In a press release dated 14 October 2015, the Romanian Financial Supervisory Authority (“FSA”) indicated that the FSA Board has decided to open the plan-based financial recovery proceedings against EUROINS Romania Asigurare-Reasigurare SA (“EUROINS SA”). The main goal of the proceedings is to restore EUROINS SA’s financial situation within one year.
FSA’s decision is based on the: (i) findings of the FSA controlling report which revealed several regulatory non-compliances regarding solvency and capital requirements; and (ii) additional minimum capital requirements under the Solvency II rules. As such, the analysis of EUROINS SA’s financial statements, as of 30 June 2015, indicated that the contribution of an additional RON 200 million to the share capital - as assumed by the shareholders - was insufficient.
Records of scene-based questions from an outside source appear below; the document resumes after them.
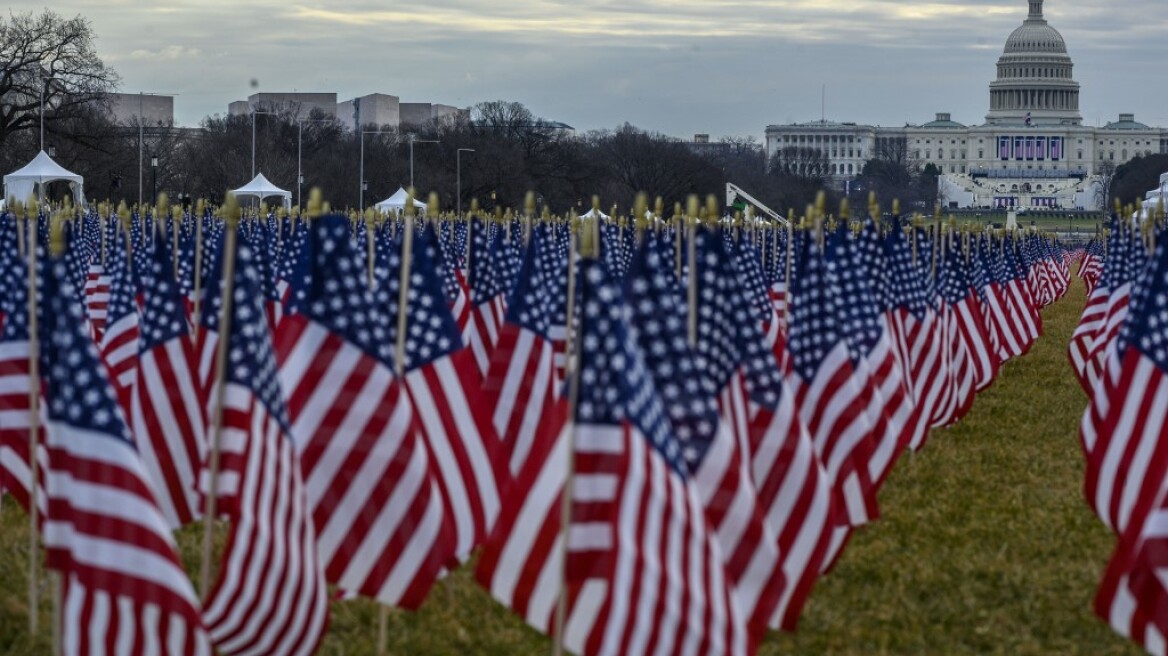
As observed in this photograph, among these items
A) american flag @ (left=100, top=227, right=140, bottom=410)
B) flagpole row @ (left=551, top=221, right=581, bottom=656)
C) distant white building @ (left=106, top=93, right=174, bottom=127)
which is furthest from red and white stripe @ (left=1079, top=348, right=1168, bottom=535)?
distant white building @ (left=106, top=93, right=174, bottom=127)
Within 20 days from receipt of the FSA decision, EUROINS SA board of directors has the obligation to file its recovery plan with the FSA. The plan must address aspects such as: (i) the estimate of the financial resources to be used to increase the solvency margin; (ii) reinsurance; and (iii) a debts settlement schedule. As part of the recovery proceedings, EUROINS SA must also file monthly with the FSA the status of the progress of implementing the assumed recovery plan.
EUROINS SA will continue to pursue its activity, including underwriting new risks and claims settlement. All policies issued before the decision of the FSA remain valid and produce full effects.
It is expected that further details will be available in the near future/coming weeks.